[Excerpts from a spatial dataset]
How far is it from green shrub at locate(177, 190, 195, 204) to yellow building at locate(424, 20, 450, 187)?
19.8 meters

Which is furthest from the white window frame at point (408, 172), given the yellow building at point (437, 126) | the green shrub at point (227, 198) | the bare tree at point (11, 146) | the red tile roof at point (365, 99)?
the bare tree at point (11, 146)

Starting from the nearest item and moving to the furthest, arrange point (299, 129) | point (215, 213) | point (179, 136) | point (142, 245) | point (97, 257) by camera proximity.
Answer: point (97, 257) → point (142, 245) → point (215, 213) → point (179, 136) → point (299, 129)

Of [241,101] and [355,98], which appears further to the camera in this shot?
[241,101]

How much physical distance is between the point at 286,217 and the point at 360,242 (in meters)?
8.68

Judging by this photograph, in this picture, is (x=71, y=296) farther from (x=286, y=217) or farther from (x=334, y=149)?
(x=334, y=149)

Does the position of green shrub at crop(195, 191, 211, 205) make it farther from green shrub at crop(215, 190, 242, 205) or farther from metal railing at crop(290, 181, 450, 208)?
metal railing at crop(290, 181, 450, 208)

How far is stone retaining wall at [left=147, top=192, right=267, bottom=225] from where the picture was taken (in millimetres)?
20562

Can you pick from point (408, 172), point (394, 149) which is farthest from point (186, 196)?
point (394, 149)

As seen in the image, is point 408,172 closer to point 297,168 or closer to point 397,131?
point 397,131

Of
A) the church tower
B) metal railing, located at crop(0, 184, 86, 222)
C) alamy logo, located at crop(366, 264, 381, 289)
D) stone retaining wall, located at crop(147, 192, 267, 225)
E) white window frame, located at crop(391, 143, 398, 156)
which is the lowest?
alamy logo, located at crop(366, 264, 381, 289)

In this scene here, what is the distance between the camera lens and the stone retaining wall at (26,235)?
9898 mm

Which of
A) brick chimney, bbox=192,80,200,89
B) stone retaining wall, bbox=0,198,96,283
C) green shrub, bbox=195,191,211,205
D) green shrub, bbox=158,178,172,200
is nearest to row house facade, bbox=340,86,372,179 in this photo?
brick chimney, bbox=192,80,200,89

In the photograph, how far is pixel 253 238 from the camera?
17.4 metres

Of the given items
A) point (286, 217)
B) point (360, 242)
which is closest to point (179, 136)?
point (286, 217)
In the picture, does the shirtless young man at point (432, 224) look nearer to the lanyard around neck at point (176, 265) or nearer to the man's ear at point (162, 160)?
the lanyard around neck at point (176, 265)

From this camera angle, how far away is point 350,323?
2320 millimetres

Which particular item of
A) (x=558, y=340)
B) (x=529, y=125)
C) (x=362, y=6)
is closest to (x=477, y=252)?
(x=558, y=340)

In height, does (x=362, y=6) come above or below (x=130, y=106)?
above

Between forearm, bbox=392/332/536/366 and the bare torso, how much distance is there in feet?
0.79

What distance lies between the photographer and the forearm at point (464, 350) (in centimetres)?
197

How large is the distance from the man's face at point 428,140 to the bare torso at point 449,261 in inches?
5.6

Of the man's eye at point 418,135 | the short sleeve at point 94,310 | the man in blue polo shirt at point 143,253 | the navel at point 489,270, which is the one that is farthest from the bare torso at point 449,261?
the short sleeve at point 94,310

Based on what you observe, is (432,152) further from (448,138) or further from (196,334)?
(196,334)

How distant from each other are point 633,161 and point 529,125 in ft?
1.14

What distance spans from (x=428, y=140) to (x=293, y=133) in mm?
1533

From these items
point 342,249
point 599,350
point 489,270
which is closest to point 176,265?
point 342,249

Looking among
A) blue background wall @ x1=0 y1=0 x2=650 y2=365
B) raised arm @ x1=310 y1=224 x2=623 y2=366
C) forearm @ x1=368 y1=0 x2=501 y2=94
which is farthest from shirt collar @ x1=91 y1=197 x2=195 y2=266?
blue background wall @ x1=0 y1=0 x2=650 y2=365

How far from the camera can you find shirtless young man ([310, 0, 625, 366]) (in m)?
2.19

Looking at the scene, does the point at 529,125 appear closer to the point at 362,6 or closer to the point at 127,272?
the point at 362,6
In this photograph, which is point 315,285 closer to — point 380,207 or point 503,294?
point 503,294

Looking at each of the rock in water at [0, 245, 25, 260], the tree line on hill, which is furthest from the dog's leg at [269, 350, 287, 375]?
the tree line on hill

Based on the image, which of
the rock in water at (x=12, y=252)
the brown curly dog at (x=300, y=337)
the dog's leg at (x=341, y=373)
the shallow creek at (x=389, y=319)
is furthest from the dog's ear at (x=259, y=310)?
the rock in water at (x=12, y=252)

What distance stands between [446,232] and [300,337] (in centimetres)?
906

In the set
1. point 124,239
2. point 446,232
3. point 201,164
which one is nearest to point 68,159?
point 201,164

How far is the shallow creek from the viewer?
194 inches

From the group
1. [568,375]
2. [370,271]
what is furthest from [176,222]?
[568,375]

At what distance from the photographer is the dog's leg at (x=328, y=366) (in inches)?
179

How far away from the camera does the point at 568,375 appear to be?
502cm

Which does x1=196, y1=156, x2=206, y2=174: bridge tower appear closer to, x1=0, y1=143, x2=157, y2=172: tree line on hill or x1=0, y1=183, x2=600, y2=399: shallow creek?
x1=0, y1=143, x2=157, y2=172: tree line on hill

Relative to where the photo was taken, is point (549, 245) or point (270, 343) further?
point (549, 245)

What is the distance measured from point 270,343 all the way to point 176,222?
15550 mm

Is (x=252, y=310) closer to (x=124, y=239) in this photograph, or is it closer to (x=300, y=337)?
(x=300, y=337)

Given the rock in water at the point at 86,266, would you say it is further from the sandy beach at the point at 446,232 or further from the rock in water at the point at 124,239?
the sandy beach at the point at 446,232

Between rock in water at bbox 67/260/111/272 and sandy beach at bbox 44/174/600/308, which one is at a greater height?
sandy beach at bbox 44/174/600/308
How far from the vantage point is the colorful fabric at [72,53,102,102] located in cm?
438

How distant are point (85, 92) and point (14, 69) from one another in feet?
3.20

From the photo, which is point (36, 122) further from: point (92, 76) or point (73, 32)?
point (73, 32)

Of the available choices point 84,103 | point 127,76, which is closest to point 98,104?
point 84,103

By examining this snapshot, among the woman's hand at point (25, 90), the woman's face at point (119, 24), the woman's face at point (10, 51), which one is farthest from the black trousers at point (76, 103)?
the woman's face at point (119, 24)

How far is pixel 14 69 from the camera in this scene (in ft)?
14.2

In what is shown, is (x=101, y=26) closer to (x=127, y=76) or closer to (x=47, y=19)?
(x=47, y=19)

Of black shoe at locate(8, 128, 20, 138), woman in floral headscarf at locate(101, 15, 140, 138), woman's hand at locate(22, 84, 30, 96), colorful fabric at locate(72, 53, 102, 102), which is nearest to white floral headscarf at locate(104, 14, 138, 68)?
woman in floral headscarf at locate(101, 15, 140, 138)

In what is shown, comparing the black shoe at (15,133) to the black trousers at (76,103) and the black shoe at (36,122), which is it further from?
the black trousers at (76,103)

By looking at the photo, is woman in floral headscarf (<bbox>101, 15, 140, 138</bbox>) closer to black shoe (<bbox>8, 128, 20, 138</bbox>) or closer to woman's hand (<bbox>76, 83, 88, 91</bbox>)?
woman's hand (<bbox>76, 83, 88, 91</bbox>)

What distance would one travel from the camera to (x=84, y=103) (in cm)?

▸ Problem statement: Rewrite the stretch from the line containing "Of the available" through the end of the material, changing "black shoe" to "black boot" and leaving everything else as it is.

▸ Correct response:
Of the available choices point 84,103 | point 127,76, which is closest to point 98,104?
point 84,103

By examining this snapshot, among the woman's hand at point (25, 90), the woman's face at point (119, 24), the woman's face at point (10, 51), which one is farthest from the black trousers at point (76, 103)?
the woman's face at point (119, 24)

How far is pixel 14 69 from the camera in this scene (in ft)?
14.2

In what is shown, is (x=101, y=26) closer to (x=127, y=76) or closer to (x=47, y=19)?
(x=47, y=19)

Of black boot at locate(8, 128, 20, 138), woman in floral headscarf at locate(101, 15, 140, 138), woman's hand at locate(22, 84, 30, 96), colorful fabric at locate(72, 53, 102, 102), which is nearest to white floral headscarf at locate(104, 14, 138, 68)?
woman in floral headscarf at locate(101, 15, 140, 138)

In what is shown, comparing the black boot at (15,133) to the black trousers at (76,103) and the black boot at (36,122), which is it further from?
the black trousers at (76,103)

By looking at the photo, is woman in floral headscarf (<bbox>101, 15, 140, 138</bbox>) closer to black boot (<bbox>8, 128, 20, 138</bbox>) or closer to woman's hand (<bbox>76, 83, 88, 91</bbox>)?
woman's hand (<bbox>76, 83, 88, 91</bbox>)

What distance would one travel from the camera to (x=84, y=103) (in cm)?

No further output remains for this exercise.